Two weeks of intensive teaching, collaborative workshops, discussions, and rehearsals filled up our daily routine. Three academics, Dr Sudesh Manthilake, Senior Lecturer Asela Rangadeva and accompanist Ruwan Pushpakumara, and I stayed at a residential home, provided by the Denison University. It was a walking distance from the Dance department. Dancer teacher, Umeshi, our students, and alumni stayed at a two-storeyed house located at very close proximity to the Denison Performing Arts Centre.
During our stay at Denison, my close companion, Prof. Sandra Mathern-Smith asked me whether Prof. Sarachchandra’s daughter had taught at Denison. I wondered how it was possible that Prof. Sarachchandra’s daughter had worked at Denison. Prof. Sarachchandra had several daughters and I did not have adequate information to guess which one Prof. Sandra was referring to. But she somehow managed to get in touch with a professor at the Department of Religion Studies at Denison.
In the meantime, on that particular day, a lecture on Sri Lankan film and culture was organized by the Faculty of Social Sciences. I prepared my slide show and went to the lecture theatre. An enthusiastic group of students were waiting to see me and we had an hour of talks and discussions on Sri Lankan film and society. I was surprised that they had already watched some of the movies I had acted in. They had many questions to ask the teacher. Question, answers and discussions around key points took up at least two-thirds of the time allocated for the lecture.
Thereafter, I was invited to the Department of Religion, where I met John Cort, Professor of Asian, and Comparative Religion. He is a brilliant scholar in Jain religion studies, speaks several Indian languages, and translates poetry from those languages into English. His welcome was warm and cheerful. We had a long discussion about Asia, India and South Asian culture and religious traditions. With that conversation, I realised that as an Asian I had a lot to learn from him. While we were discussing theatre, I mentioned the name of Prof. Sarachchandra and his contribution to the modern Sri Lankan theatre.
I learnt that Prof. Sarachchandra had visited Denison in 1966. When Prof. Cort mentioned that, I was amazed because all this time I had been under the impression that I was the first one to visit Denison as a part of an academic exchange. Further, I could not believe the fact that 53 years back, a Sri Lankan scholar had visited Denison and stayed there for months to teach Asian aesthetics and Sri Lankan dance and drama.

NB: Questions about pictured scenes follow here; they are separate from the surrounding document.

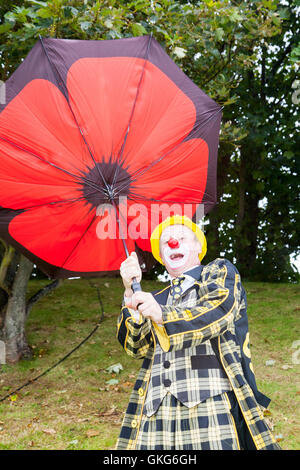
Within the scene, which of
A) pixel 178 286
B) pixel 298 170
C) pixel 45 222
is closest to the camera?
pixel 178 286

Above all, I could not imagine how Sarachchandra went to Denison because, our experience to go to Denison was long and hectic though we have sophisticated flights and transport facilities. It is not simply getting in and out of a flight. It took more than 15 hours for us to get to our destination with our heavy luggage packed with costumes, masks, and drums. This man of letters had selected a place thousands of miles away from home and decided to share his expertise on Asian aesthetics, Buddhism, and Sri Lankan dance drama with academics and students at a place where liberal arts education flourished.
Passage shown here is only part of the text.